Ключевые сценарии, где Keycloak раскрывает себя лучше всего:

• Single Sign-On (SSO) — один вход для всех ваших сервисов.
• OAuth2 и OpenID Connect — готовая реализация стандартов.
• Роли и группы — определяют, какие действия доступны пользователю.
• Соцлогины — вход через Google, GitHub, VK и т.д.
• Управление пользователями — создание, бан, сброс пароля, подтверждение email.
• Интеграция с любыми фронтами и бэками — Java, Python, Node.js, React, Angular.

Keycloak помогает не только быстро запустить вход через логин и пароль, но и масштабировать доступ: от одного лендинга до десятков микросервисов с разными правами.

Установка Keycloak

Разворачивать Keycloak можно где угодно — от домашнего сервера до Kubernetes. Но если нужен быстрый старт без лишних сложностей, подойдет обычный VPS. Посмотрим, как установить Keycloak в Timeweb Cloud — удобно, быстро и недорого.

Что понадобится:

• Аккаунт в Timeweb Cloud (если нет, зарегистрируйте новый аккаунт)
• Облачный сервер (VPS) на Ubuntu 22.04
• Установленный Docker и Docker Compose (покажем ниже)

Шаг 1. Создайте сервер в Timeweb Cloud

1. Зайдите в панель управления → «Облачные серверы».
2. Нажмите «Создать».
3. Выберите образ Ubuntu 22.04.
4. Установите параметры (CPU, RAM, диск) — для теста хватит минимальной конфигурации.
5. Запустите сервер и подключитесь к нему по SSH.

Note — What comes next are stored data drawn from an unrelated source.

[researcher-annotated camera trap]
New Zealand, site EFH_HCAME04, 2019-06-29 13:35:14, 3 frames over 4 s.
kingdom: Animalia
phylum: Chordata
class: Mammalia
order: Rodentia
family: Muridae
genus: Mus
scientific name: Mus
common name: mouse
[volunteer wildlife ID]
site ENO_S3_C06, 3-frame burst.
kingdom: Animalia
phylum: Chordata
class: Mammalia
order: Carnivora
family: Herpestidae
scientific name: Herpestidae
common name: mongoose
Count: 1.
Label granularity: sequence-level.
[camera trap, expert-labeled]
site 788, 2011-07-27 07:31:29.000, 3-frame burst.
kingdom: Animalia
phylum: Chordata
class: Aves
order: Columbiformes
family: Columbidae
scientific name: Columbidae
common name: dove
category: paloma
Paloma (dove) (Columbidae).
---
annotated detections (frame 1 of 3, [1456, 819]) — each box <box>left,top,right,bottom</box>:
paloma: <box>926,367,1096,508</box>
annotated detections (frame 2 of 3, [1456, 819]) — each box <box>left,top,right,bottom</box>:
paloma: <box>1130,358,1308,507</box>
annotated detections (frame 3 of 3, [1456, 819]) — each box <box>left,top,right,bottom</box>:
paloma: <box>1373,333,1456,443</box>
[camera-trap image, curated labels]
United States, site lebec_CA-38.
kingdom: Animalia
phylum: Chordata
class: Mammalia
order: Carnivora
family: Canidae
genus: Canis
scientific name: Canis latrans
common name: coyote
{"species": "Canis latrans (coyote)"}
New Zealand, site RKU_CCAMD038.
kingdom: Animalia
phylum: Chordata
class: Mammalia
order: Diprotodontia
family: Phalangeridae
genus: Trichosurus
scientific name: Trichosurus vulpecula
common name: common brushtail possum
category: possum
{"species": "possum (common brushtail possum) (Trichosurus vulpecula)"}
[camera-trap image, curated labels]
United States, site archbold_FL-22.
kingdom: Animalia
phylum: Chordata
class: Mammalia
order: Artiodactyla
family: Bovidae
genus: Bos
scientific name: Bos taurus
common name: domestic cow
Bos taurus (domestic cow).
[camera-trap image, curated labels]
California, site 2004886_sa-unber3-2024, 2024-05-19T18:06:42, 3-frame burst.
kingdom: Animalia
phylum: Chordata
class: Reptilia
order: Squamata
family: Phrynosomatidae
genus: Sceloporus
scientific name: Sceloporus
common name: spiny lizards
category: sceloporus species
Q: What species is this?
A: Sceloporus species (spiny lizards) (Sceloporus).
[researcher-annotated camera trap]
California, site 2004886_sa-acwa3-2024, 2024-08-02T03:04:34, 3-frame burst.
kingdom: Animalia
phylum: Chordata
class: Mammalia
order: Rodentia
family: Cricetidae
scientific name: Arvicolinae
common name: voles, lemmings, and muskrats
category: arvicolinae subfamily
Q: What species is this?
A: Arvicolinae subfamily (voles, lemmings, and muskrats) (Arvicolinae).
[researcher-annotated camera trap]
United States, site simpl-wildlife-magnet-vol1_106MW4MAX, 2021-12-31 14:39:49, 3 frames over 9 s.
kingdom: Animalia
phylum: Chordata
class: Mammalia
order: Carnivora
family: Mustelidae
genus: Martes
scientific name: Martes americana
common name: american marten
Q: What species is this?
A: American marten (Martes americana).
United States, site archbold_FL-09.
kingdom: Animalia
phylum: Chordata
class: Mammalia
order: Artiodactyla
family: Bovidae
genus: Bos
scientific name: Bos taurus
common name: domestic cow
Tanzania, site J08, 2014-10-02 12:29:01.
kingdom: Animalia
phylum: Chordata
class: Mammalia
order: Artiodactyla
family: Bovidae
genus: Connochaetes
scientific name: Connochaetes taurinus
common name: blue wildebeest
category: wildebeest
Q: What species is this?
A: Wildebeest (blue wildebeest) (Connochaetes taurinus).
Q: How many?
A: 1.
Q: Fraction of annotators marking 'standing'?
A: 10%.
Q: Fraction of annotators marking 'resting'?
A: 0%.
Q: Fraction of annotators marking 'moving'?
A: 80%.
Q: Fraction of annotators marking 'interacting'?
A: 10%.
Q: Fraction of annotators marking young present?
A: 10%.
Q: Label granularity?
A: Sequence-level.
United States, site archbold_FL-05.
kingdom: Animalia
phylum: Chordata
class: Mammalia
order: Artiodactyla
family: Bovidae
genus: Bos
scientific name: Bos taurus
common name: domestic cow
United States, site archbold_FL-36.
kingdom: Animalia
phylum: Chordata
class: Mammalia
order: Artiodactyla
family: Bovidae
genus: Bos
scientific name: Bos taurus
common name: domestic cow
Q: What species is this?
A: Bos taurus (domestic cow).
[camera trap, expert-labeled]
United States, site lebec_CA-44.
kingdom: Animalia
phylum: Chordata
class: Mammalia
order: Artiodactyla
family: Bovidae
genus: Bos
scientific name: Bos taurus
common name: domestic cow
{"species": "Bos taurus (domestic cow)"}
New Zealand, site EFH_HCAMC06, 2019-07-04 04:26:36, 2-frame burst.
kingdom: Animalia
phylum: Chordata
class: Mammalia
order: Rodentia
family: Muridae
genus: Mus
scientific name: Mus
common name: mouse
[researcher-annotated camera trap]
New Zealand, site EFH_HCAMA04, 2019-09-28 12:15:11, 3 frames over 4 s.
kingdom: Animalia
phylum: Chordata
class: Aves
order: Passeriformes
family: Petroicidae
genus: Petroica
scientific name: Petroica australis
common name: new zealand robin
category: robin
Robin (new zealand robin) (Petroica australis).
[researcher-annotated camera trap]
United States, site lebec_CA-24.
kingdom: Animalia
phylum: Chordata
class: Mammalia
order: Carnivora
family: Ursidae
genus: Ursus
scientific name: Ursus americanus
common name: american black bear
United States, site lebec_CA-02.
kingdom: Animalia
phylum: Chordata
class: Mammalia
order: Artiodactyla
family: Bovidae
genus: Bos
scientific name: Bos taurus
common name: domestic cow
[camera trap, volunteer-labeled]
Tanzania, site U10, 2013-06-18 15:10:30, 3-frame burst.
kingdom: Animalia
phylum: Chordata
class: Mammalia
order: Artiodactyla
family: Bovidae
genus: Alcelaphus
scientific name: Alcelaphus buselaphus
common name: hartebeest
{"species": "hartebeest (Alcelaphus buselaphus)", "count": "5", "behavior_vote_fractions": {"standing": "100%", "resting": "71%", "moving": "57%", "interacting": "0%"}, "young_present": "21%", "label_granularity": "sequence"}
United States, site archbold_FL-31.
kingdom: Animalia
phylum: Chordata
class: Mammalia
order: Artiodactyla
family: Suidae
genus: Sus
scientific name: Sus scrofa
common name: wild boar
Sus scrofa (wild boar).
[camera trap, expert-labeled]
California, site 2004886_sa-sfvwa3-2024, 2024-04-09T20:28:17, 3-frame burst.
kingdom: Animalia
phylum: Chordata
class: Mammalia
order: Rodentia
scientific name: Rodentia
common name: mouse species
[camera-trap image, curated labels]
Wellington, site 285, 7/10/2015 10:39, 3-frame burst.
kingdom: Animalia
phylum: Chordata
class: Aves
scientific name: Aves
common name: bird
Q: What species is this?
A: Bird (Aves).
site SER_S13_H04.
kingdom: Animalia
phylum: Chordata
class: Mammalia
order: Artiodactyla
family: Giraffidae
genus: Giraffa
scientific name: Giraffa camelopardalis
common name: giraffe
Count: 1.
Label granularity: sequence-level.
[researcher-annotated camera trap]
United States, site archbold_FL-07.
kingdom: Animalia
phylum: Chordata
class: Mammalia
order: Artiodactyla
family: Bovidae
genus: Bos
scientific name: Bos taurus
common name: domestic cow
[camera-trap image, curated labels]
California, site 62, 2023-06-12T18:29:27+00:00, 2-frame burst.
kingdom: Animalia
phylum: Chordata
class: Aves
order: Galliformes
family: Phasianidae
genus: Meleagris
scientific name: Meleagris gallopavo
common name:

Шаг 2. Установите Docker и Docker Compose

Это можно сделать в две команды:

curl -fsSL https://get.docker.com -o get-docker.sh
sh get-docker.sh

Дождитесь завершения выполнения команд. 

Чтобы Dockerhub, откуда скачиваются образы приложений, не блокировал ваш трафик, используйте прокси от Timeweb Cloud. Подробнее об этом пишем на странице по ссылке, а поставить его на сервер можно одной командой:

touch /etc/docker/daemon.json && echo "{ \"registry-mirrors\" : [ \"https://dockerhub.timeweb.cloud\" ] }" > $_ && systemctl reload docker

Шаг 3. Создайте Docker Compose файл

Создайте папку для проекта и файл с конфигурацией:

mkdir keycloak && cd keycloak
nano docker-compose.yml

Вставьте в него следующее содержимое:

services:
  keycloak:
    image: quay.io/keycloak/keycloak:26.3.2
    command: start-dev
    environment:
      - KEYCLOAK_ADMIN=admin
      - KEYCLOAK_ADMIN_PASSWORD=admin
    ports:
      - "8080:8080"
    restart: always

Сохраните комбинацией клавиш Ctrl+O, далее Enter для подтверждения. Закройте редактор комбинацией Ctrl+X.

Шаг 4. Запустите Keycloak

Используйте команду:

docker compose up -d

Через минуту Keycloak будет доступен по адресу:

http://<ваш_IP>:8080

Шаг 5. Отключите требование HTTPS (только для теста)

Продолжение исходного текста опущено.